But we can still get this question right even without knowing both of these challenge words. The key is to focus on the words that we do know. I would say that in order of difficulty the easiest vocab here is "compromised" followed by "invigorated" then perhaps "antedated" and finally "pilloried."
As chetan2u has indicated we are looking for the opposite of versatile and a synonym for unresponsive.
Clearly "compromised" and "invigorated" do not fit this description. What about antedated? If you have worked with prefixes you might notice that "ante" is before, as in the U.S. "antebellum" means before the war (in this case it is the U.S. Civil War they are speaking of - so the Antebellum period is before 1860). "Antedated" does not seem to have any relationship to being responsive or not.
So you are down to three words: ossified, sclerotic, and pilloried. At this point you want to eliminate one of the three. If you can at least get a sense that pilloried is a situation where something is DONE TO something else then you could perhaps eliminate this one. In other words pilloried is not a condition. It is not the condition of being responsive or unresponsive it is a situation where something has been done to you - in this case attacked: "pilloried" means attacked, criticized, or ridiculed.

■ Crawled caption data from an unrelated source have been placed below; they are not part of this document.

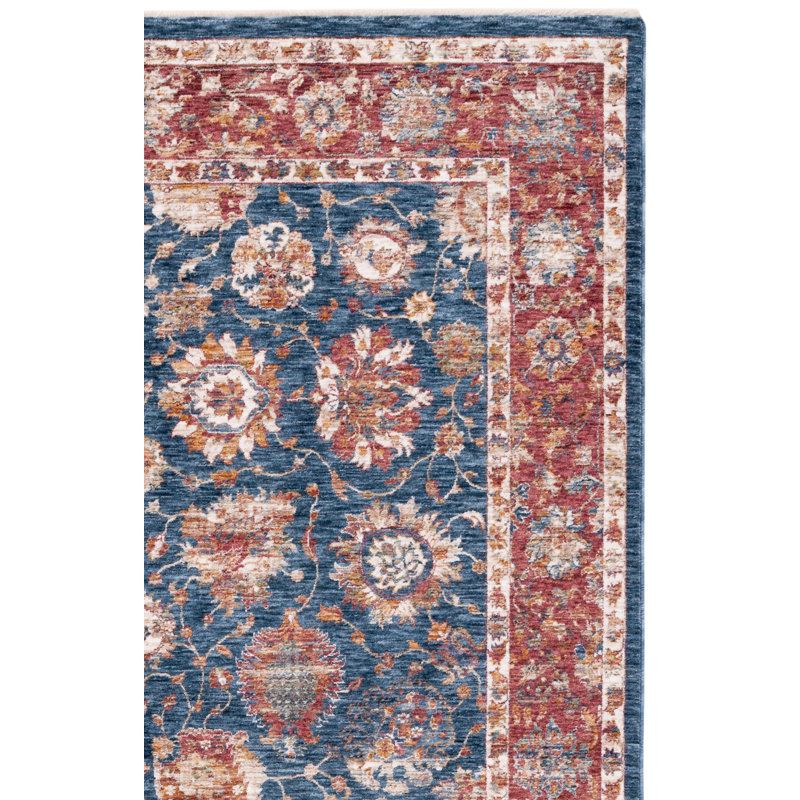 Deriel 700 Performance Southwestern Rug, Rectangle 4' x 6'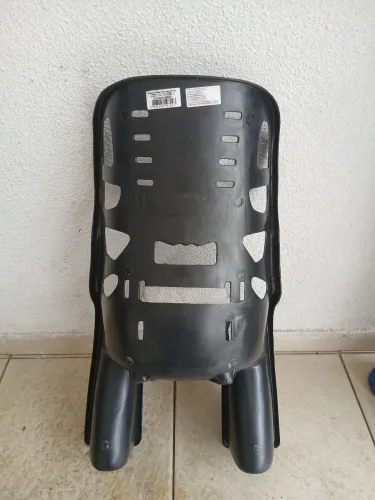 Cadeirinha Bike Grande ate 30kg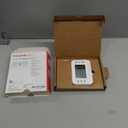 New! Honeywell Home Programmable Thermostat, Single-Stage, 1 Heat/1 Cool Compatibility, 5-2 Day Schedule, X2P, White, RTH20B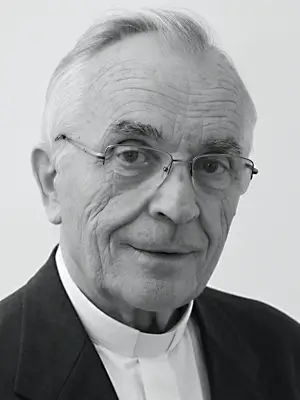 Śp. o. Alojzy Fludra SVD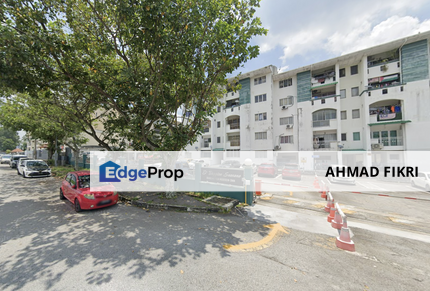 D’Tinggian Suasana [ GROUND FLOOR ] Bandar Tun Hussein Onn Cheras Selangor, Kuala Lumpur, Cheras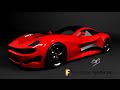 Car Design Speedrun 5 - Using Autodesk Fusion 360 - supersport GT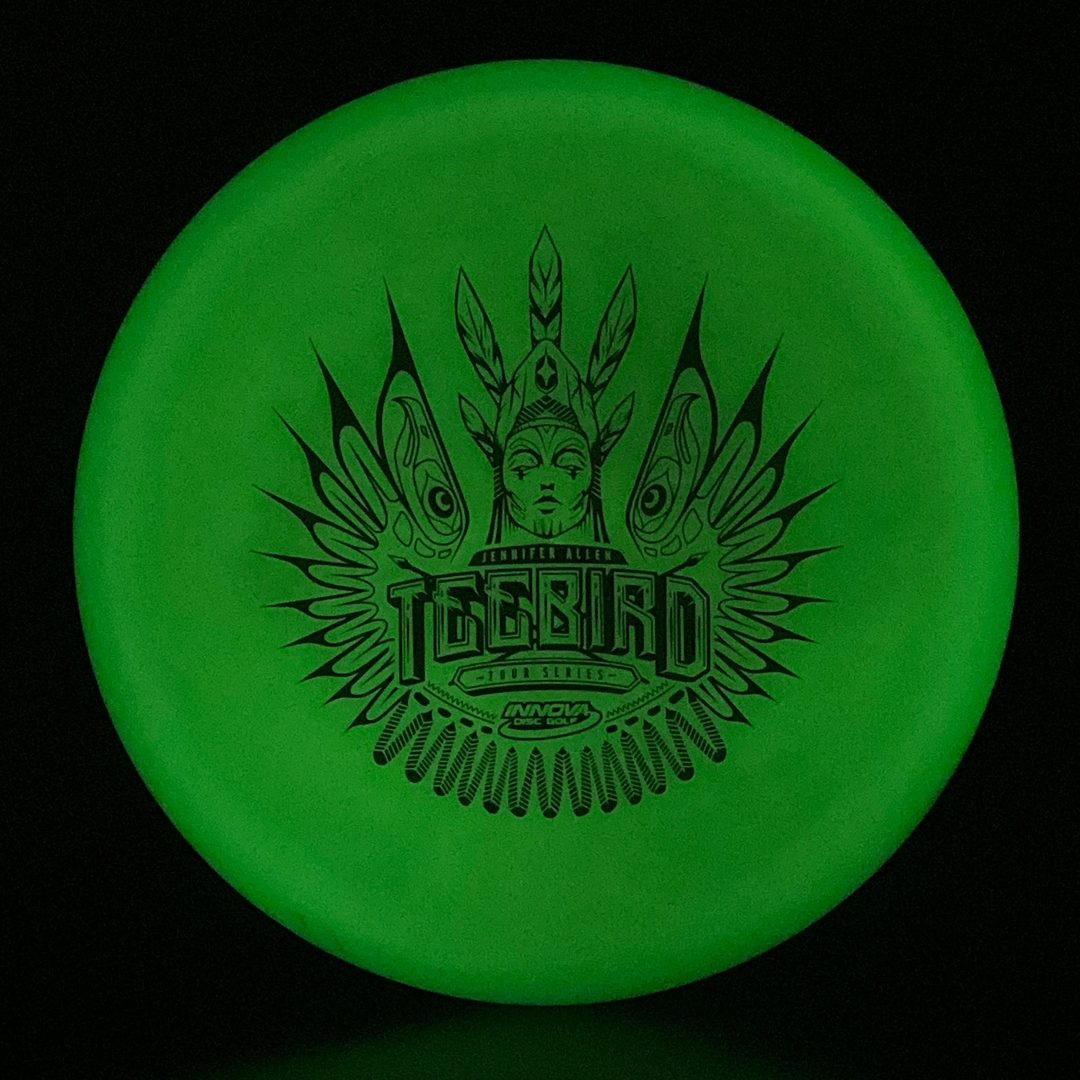 Color Glow Teebird USED - 2020 Jen Allen TS Innova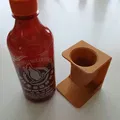 Đế giữ chai tương ớt Sriracha (455 ml) - Thumbnail 1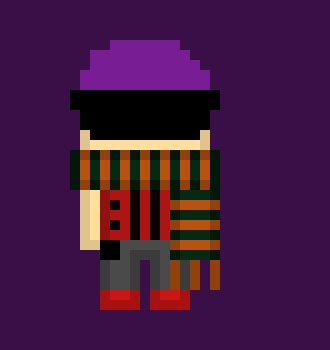 [9664c4] danganronpa pixel sprite base
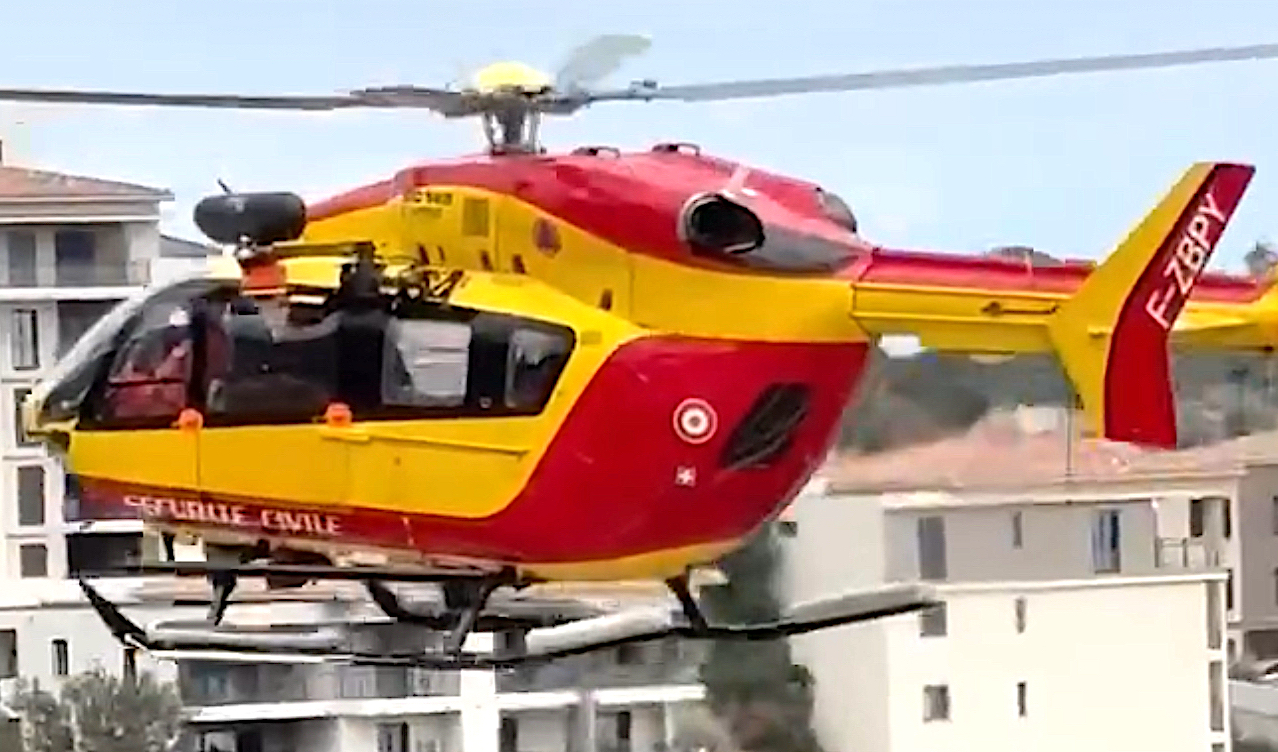 Un homme égaré secouru sur les hauteurs de Santa Maria Poghju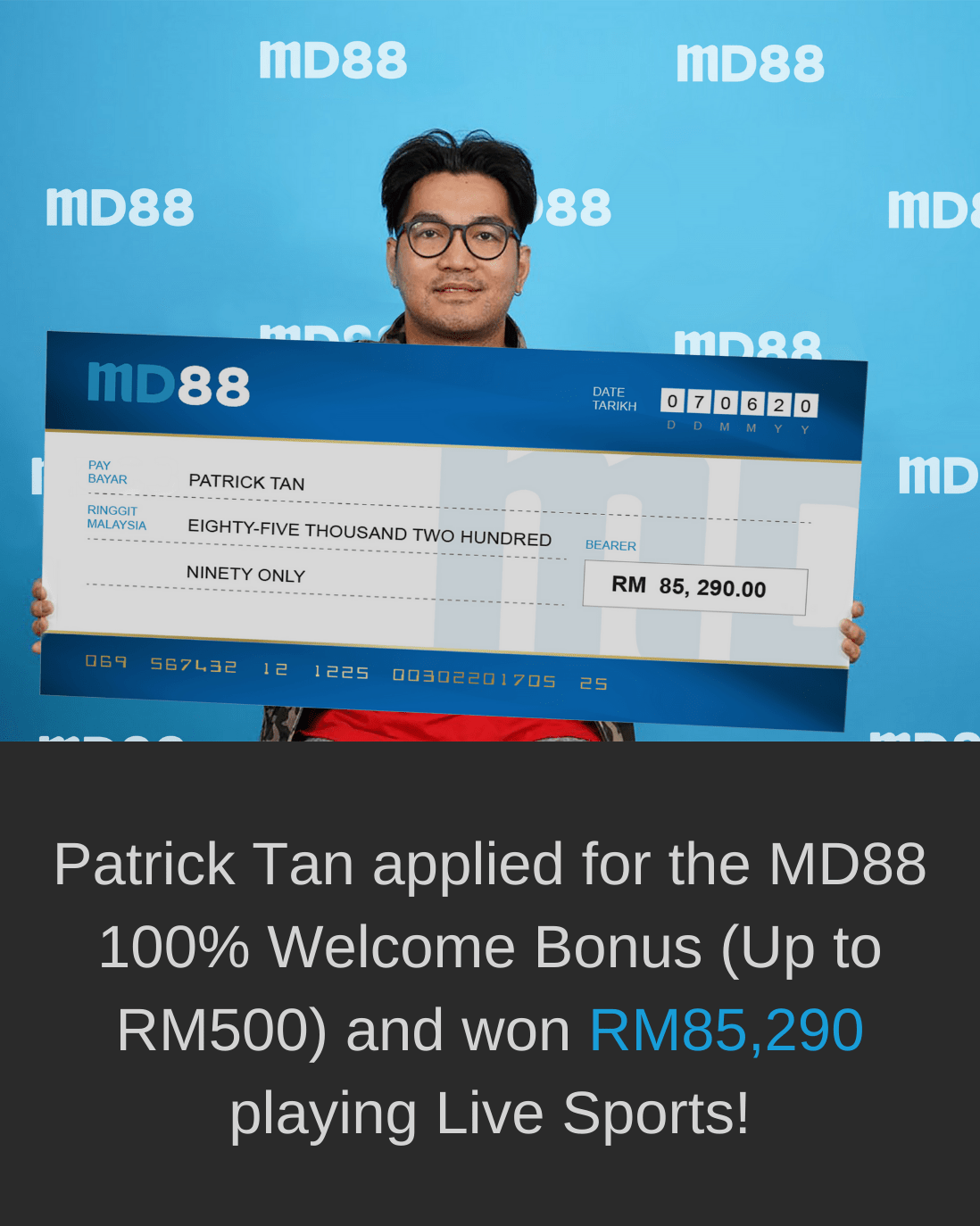 Md88 | Online Casino Malaysia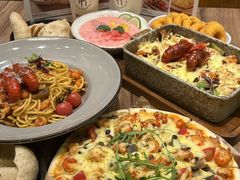 -Pennehut畔尼意面(合肥万象城店)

Process of Elimination can be a powerful tool on GRE "Vocab" questions. And sometimes you do not even need to know the exact definition of the words to eliminate them. It may be enough to simply know whether something is positive or negative or whether it is passive or active.
Think of this less as pure Vocab and more as GRE Critical Reasoning. The most important thing is to understand the sentence and to know what needs to go in the blank. Then you can deal with the answer choices.